**WHAT YOU WILL DO:**
Exactly and only the lines below from the one containing "Vietnam;Lao, site loc_0187, 2018-12-02" down to the one containing "genus: Macaca" are wanted, both included; please exclude every picture.

**MATERIAL FOR THIS EXERCISE:**

---+---

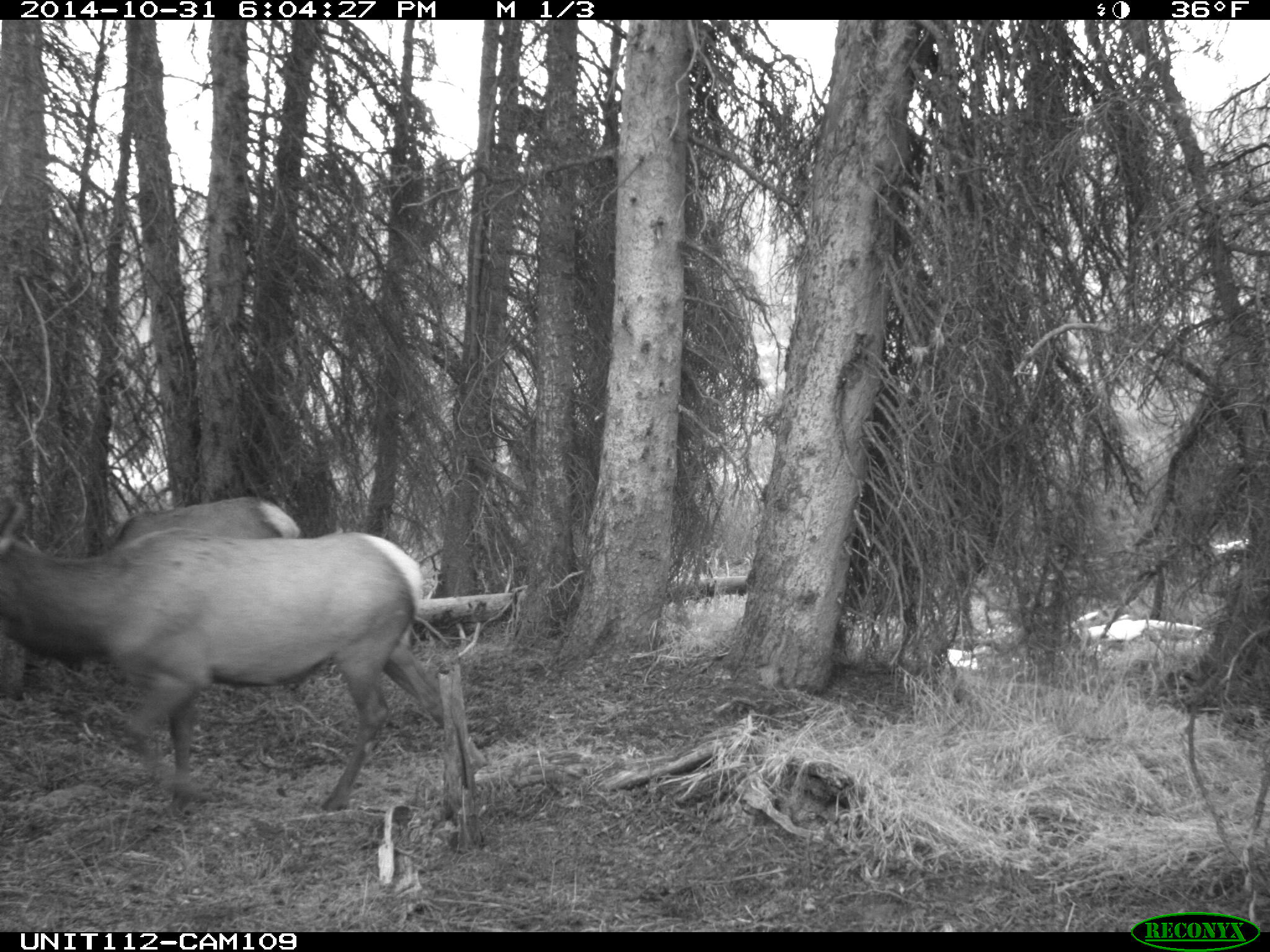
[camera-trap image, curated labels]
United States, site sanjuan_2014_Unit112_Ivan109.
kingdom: Animalia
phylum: Chordata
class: Mammalia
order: Artiodactyla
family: Cervidae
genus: Cervus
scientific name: Cervus elaphus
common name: red deer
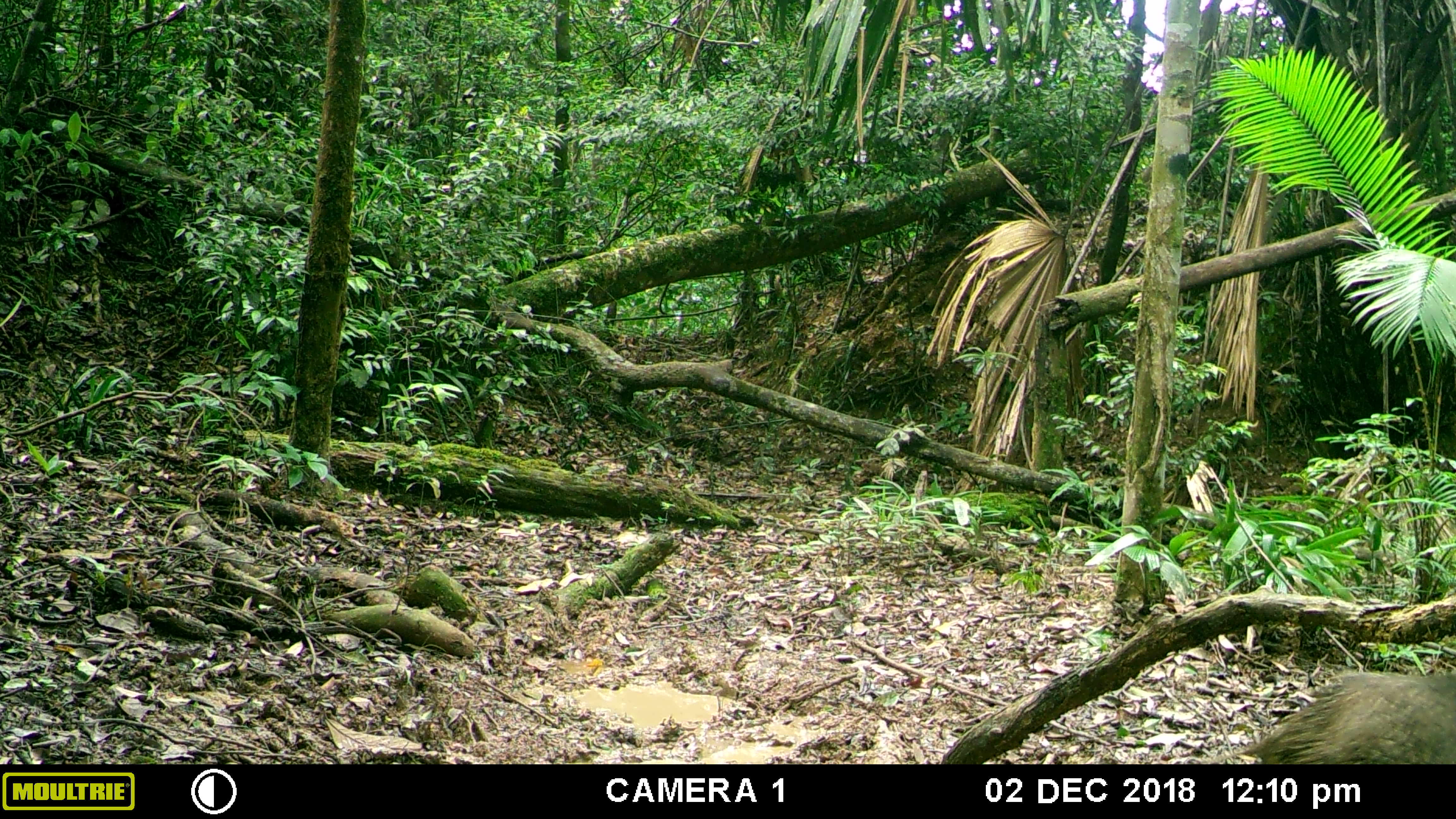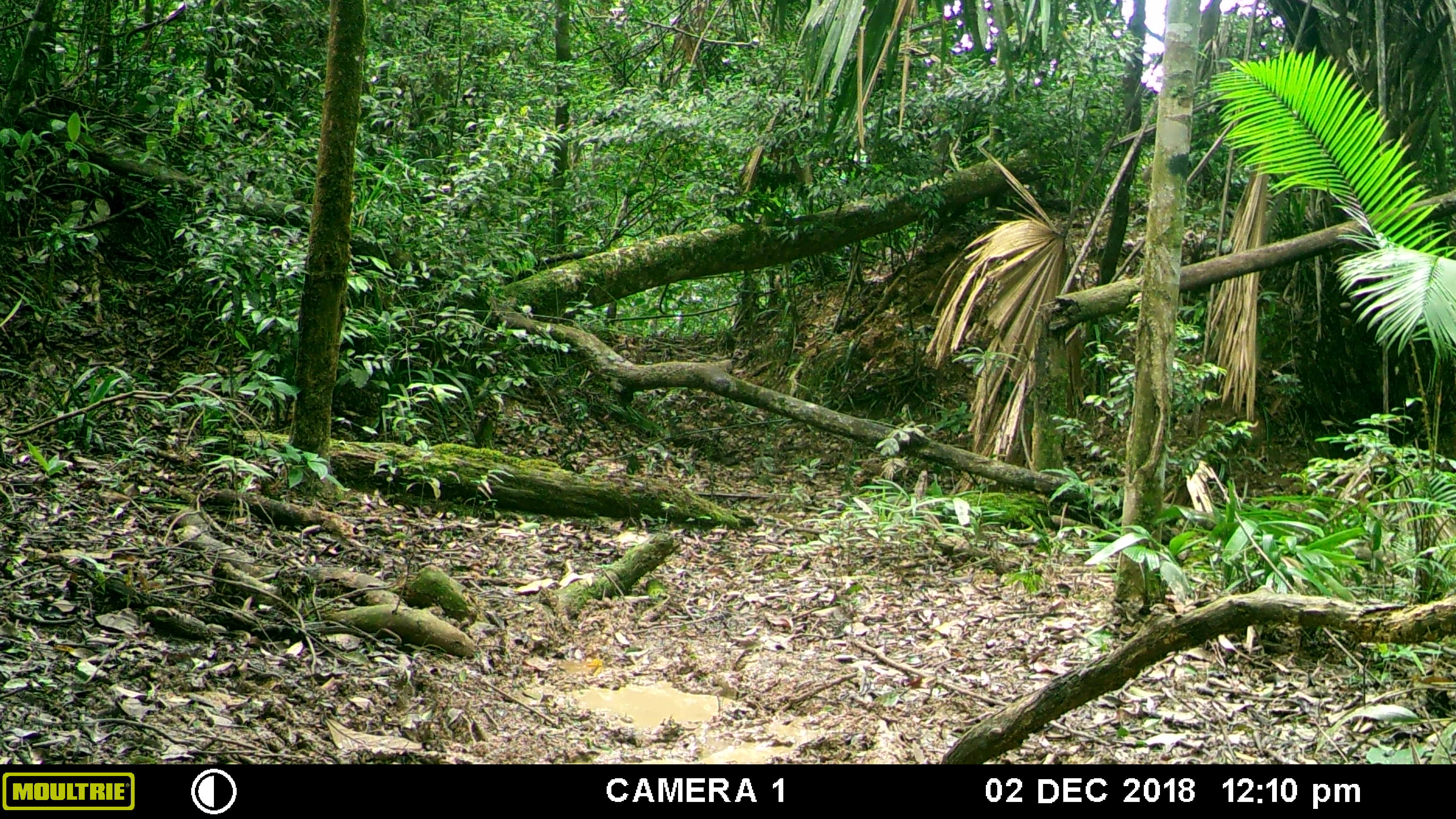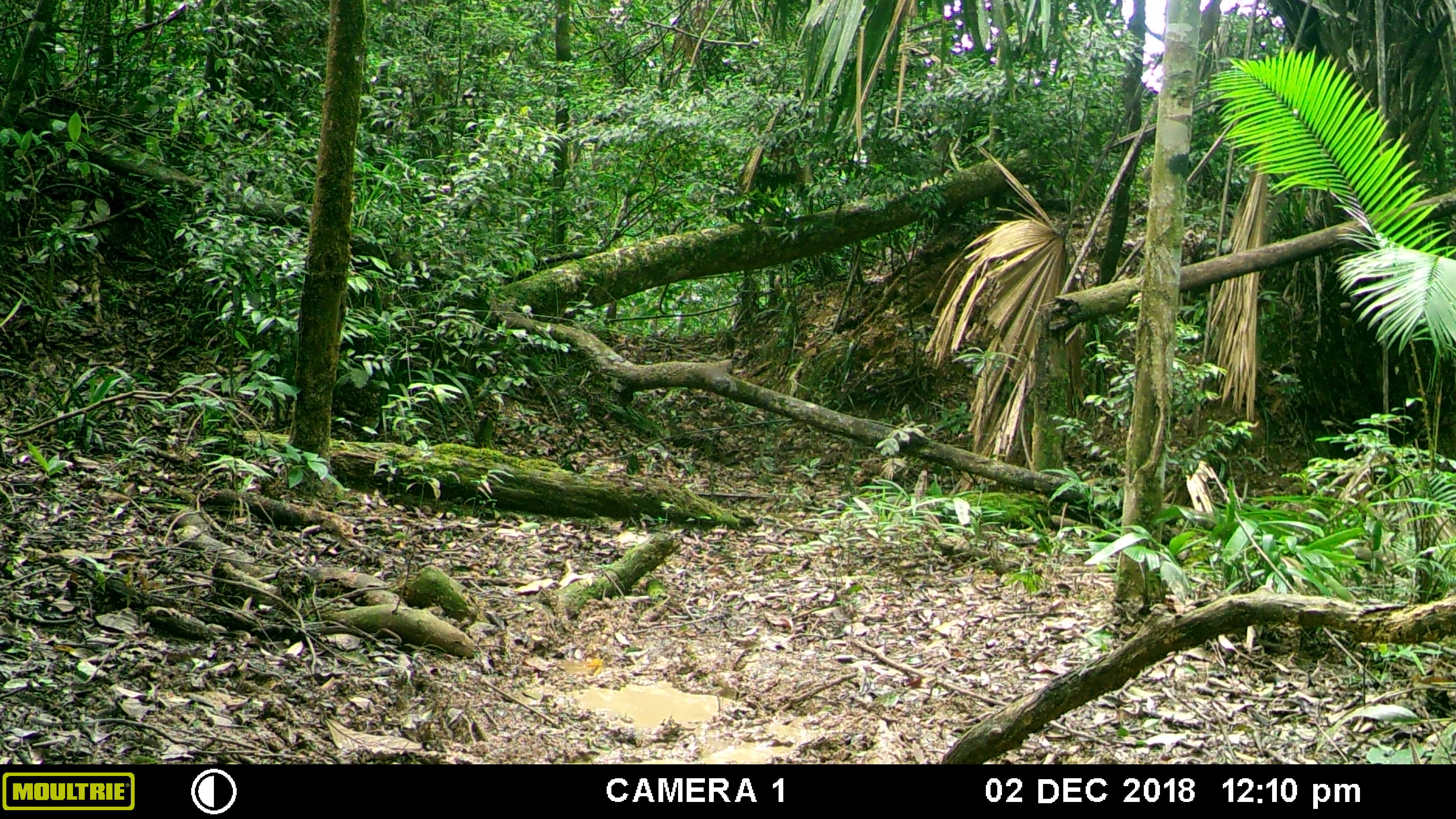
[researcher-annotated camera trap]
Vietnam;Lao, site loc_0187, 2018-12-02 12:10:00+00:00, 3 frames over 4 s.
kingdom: Animalia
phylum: Chordata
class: Mammalia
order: Artiodactyla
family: Suidae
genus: Sus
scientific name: Sus scrofa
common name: eurasian wild pig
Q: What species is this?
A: Eurasian wild pig (Sus scrofa).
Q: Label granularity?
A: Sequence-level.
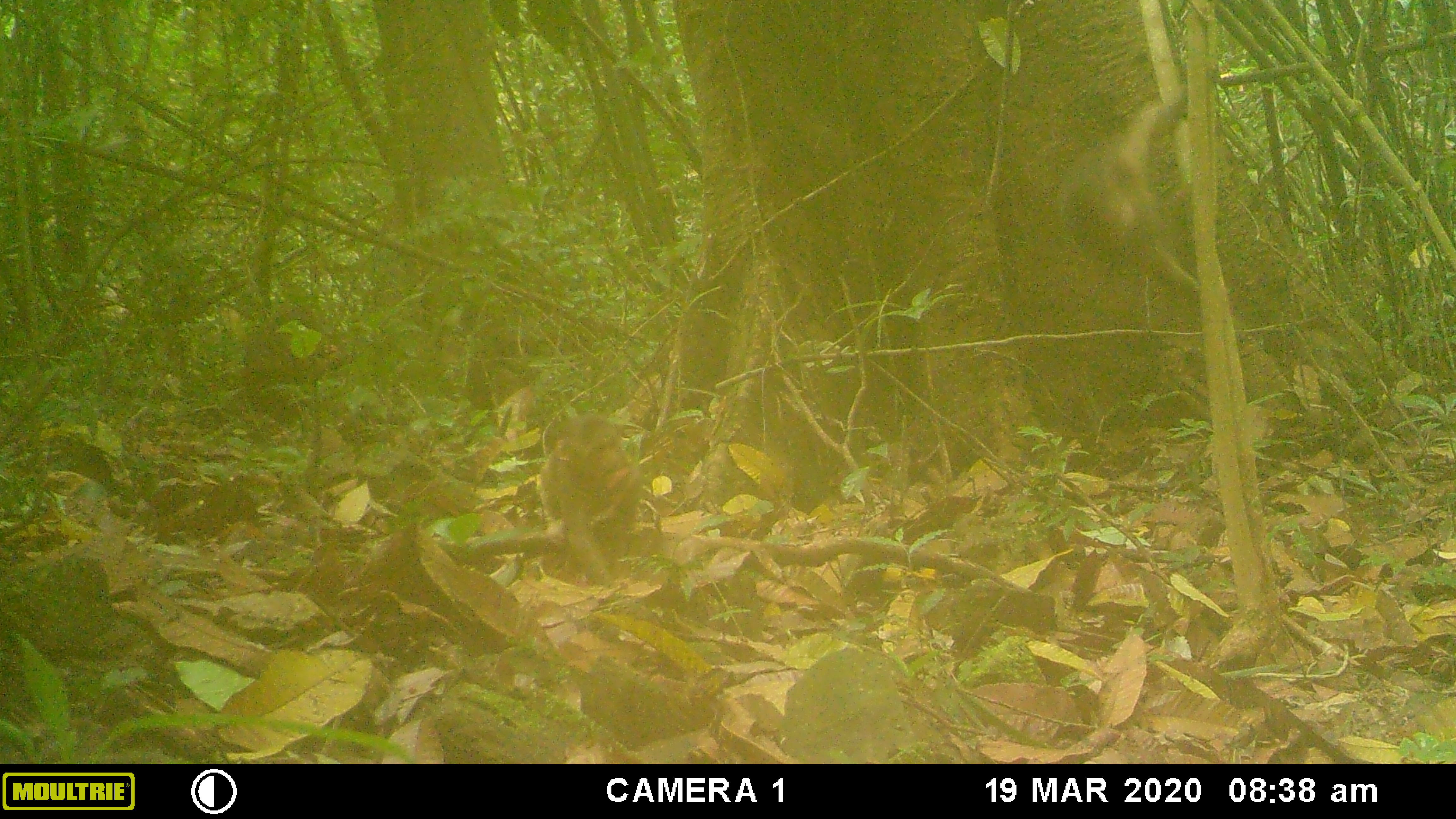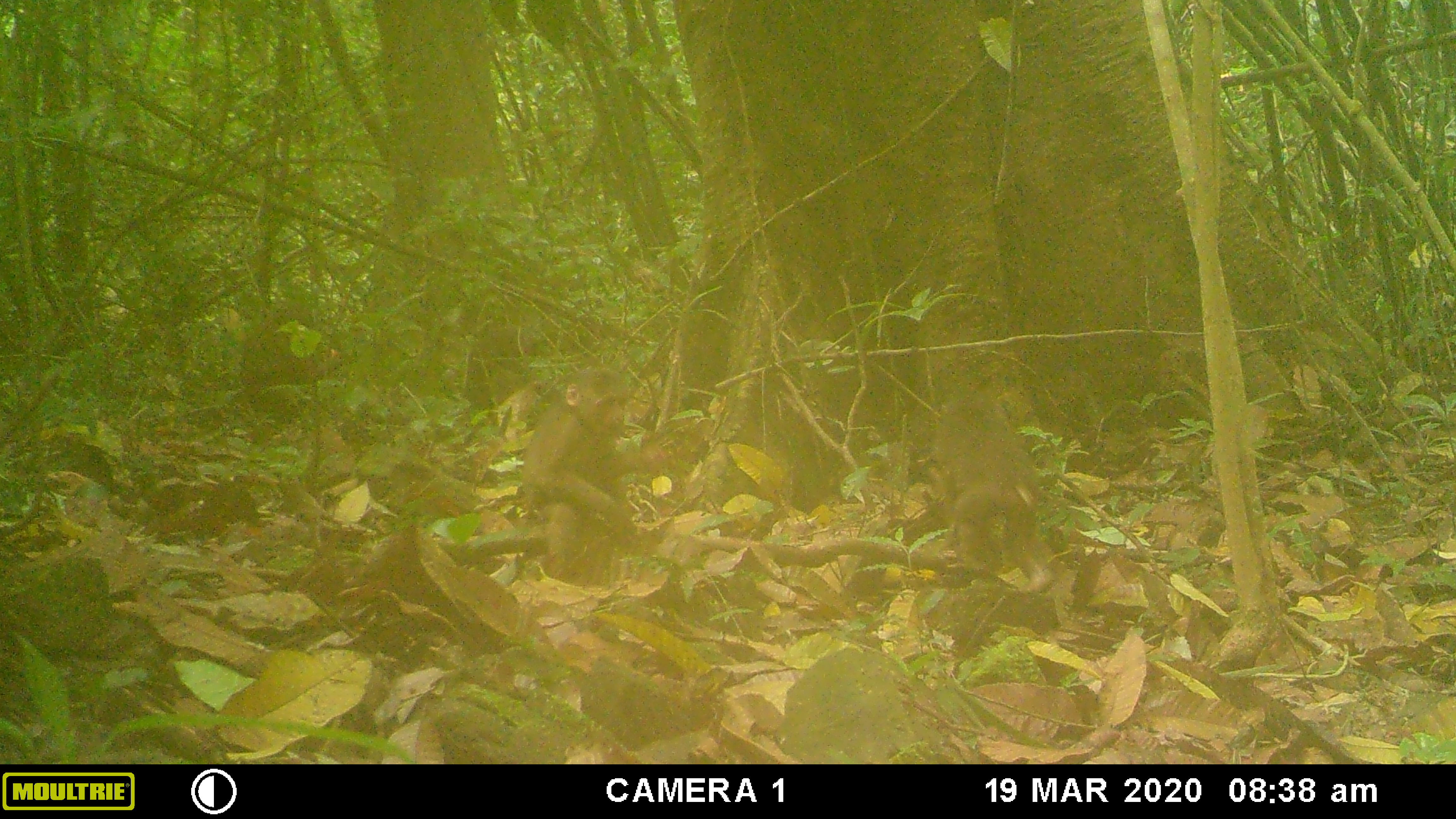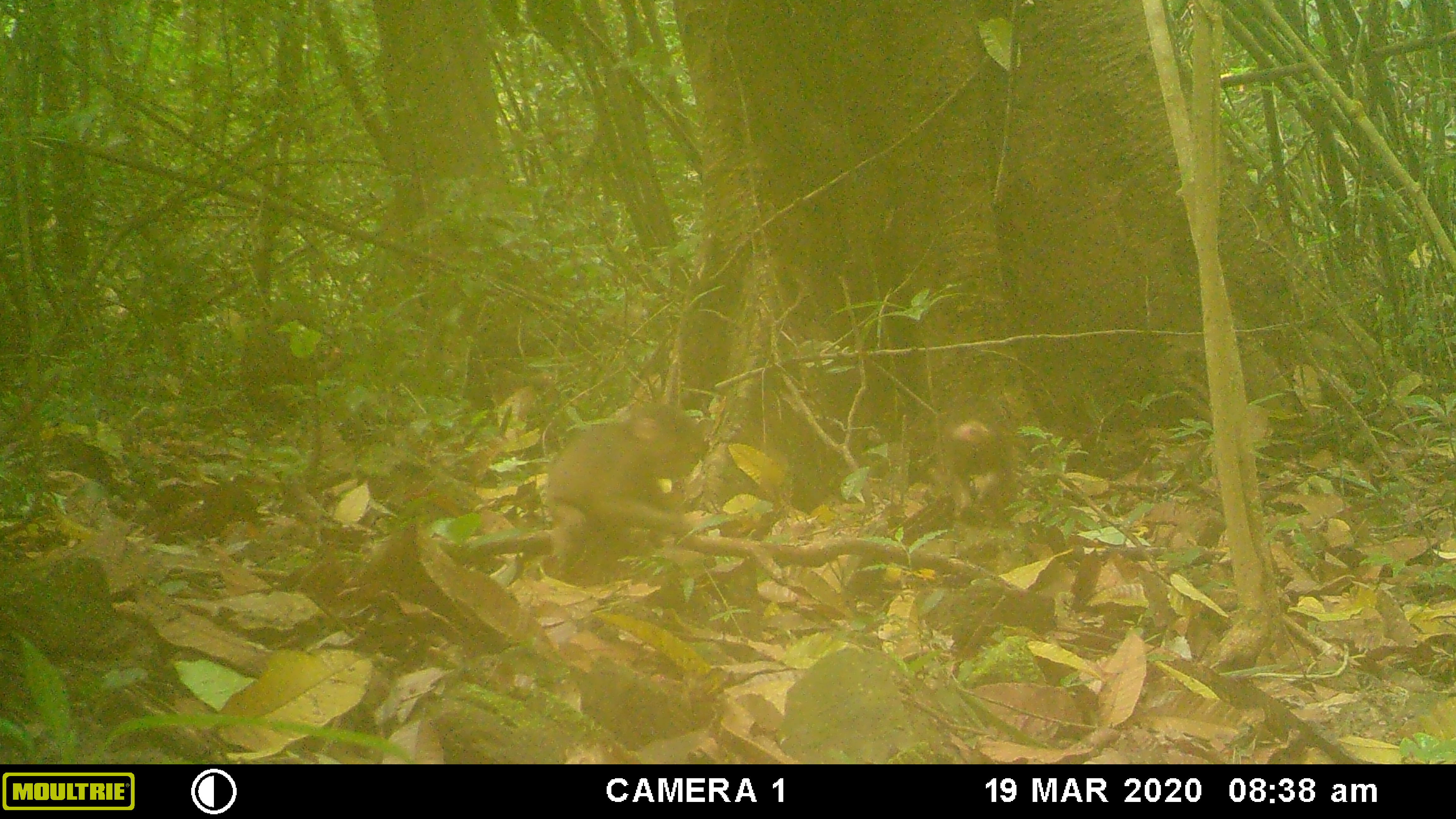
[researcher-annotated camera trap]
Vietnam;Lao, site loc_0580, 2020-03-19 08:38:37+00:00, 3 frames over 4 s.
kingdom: Animalia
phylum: Chordata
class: Mammalia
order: Primates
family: Cercopithecidae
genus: Macaca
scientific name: Macaca arctoides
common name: stump-tailed macaque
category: stump tailed macaque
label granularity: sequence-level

---+---

**ANSWER SPACE:**
Vietnam;Lao, site loc_0187, 2018-12-02 12:10:00+00:00, 3 frames over 4 s.
kingdom: Animalia
phylum: Chordata
class: Mammalia
order: Artiodactyla
family: Suidae
genus: Sus
scientific name: Sus scrofa
common name: eurasian wild pig
Q: What species is this?
A: Eurasian wild pig (Sus scrofa).
Q: Label granularity?
A: Sequence-level.
[researcher-annotated camera trap]
Vietnam;Lao, site loc_0580, 2020-03-19 08:38:37+00:00, 3 frames over 4 s.
kingdom: Animalia
phylum: Chordata
class: Mammalia
order: Primates
family: Cercopithecidae
genus: Macaca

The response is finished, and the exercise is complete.